Are the current price increases we see across the board inflation? Well, price increases are never in themselves inflation, but they can be signs of inflation.

Inflation, as I have explained before, is an increase in the supply of money and credit.

Let’s see what’s been happening in the US over the past year.

Total Loans and Leases:

Total Loans and Leases still had their peak in 2008. In early 2010 there was a big spike and they have been declining since then.

Total Bank Credit at Commercial Banks:

A similar pattern can be observed with Total Bank Credit ad Commercial banks as you can see above.

Together those two numbers give you a pretty good and complete indication as to how private credit has contracted in the in US and still continues to contract from peak credit.

However, the most complete picture of credit in the US is, as always, a number in the Fed’s Flow of Funds Report “Total Credit Market Debt Owed”:

Here we can see that indeed through 2010 there has been a resurgence in credit, in spite of a contraction in private credit. The reason is that public credit, that is money owed by governments, has soared:

total-credit-04-24-2011

Yes, we have been back in inflation mode indeed, but without the private sector playing along on a long term basis, I don’t think that this one can last very long. All that this has done is fuel speculation and bubbles again in commodities, junk bonds, and stocks. A few jobs may have been created as a result of that, a few more may get created. However, these developments are completely unsustainable. Government intervention in the past crisis has ensured that this will be a long, ongoing, and painful period, and we are witnessing it right now.

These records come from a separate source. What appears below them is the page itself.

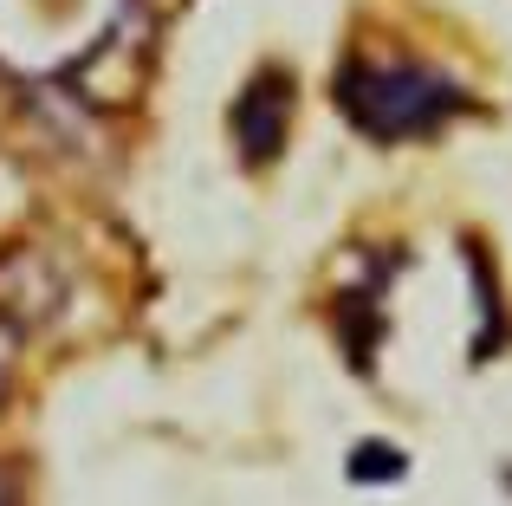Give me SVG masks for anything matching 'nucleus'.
Returning <instances> with one entry per match:
<instances>
[{
	"instance_id": "1",
	"label": "nucleus",
	"mask_w": 512,
	"mask_h": 506,
	"mask_svg": "<svg viewBox=\"0 0 512 506\" xmlns=\"http://www.w3.org/2000/svg\"><path fill=\"white\" fill-rule=\"evenodd\" d=\"M338 104L363 137L396 143V137H428L454 111H467V91L435 65L402 59V65H350L338 78Z\"/></svg>"
},
{
	"instance_id": "2",
	"label": "nucleus",
	"mask_w": 512,
	"mask_h": 506,
	"mask_svg": "<svg viewBox=\"0 0 512 506\" xmlns=\"http://www.w3.org/2000/svg\"><path fill=\"white\" fill-rule=\"evenodd\" d=\"M292 124V78L286 72H260L247 85V98L234 104V143L247 163H273L279 143H286Z\"/></svg>"
},
{
	"instance_id": "3",
	"label": "nucleus",
	"mask_w": 512,
	"mask_h": 506,
	"mask_svg": "<svg viewBox=\"0 0 512 506\" xmlns=\"http://www.w3.org/2000/svg\"><path fill=\"white\" fill-rule=\"evenodd\" d=\"M350 481H402V455H389V448H357V455H350Z\"/></svg>"
},
{
	"instance_id": "4",
	"label": "nucleus",
	"mask_w": 512,
	"mask_h": 506,
	"mask_svg": "<svg viewBox=\"0 0 512 506\" xmlns=\"http://www.w3.org/2000/svg\"><path fill=\"white\" fill-rule=\"evenodd\" d=\"M0 506H13V481H7V474H0Z\"/></svg>"
}]
</instances>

We are now in a desperate repetition of what I already warned about in 2007 when I wrote “Credit Expansion Policy“:

The policy of credit expansion has been pursued by governments time and time again. It has become prevalent in the United States under President Woodrow Wilson after the establishment of the Federal Reserve Bank under the Federal Reserve Act during the Christmas Holiday of December 1913. Since then, it has caused major credit booms and crunches in the form of asset booms and subsequent crashes and economic booms and subsequent recessions. In particular this has been the case in the years of 1929, 1987, and 2001, and will be visible in 2008 and the following years. It has always precipitated precisely the effects outlined above. Its workings and effects have been fully explained by this theory of the business cycles. No one has ever refuted the correctness of this theory.

Yet, to date economists and politicians appear completely riddled as to what causes booms and crashes. It is claimed to still be a matter of discussion amongst experts. It has been attempted to impute it upon humans’ greedy nature and natural exuberance. Whenever a crisis emerges the pundits, experts, central banks and politicians will try and regulate the market to stave off the impending crunch. They forget or don’t have the intellectual capacity to understand that it has been their own policy that has caused the crisis in the first place.

As long as the central banks keep pursuing this policy, there is no need to be surprised when the next credit crunch occurs. Neither is there any need to be surprised about the fact that all countermeasures taken by the government will turn out to be utter failures that will accomplish nothing but aggravate the crisis. For if the cause of the problem has been too much government intervention, then more government intervention will only add to it.

The only difference now is that private sector credit is not playing along anymore. In fact, private sector credit is doing precisely what it should be doing: contract.

When the next crash comes, I expect that we’ll be back in deflation mode again in no time at all, snapping back into the long term pattern of this contraction. Like I said before:

Thus the long term outlook for the US economy is the fate Japan took: A long lasting correction supercycle with one failing “stimulus” program after another, and with on and off periods where the economy slips out of and back into recessions from time to time.

And most importantly … when the next crash comes, I sure hope people will point their finger at the root causes, and not at whatever lying politicians and media minions will tell them to.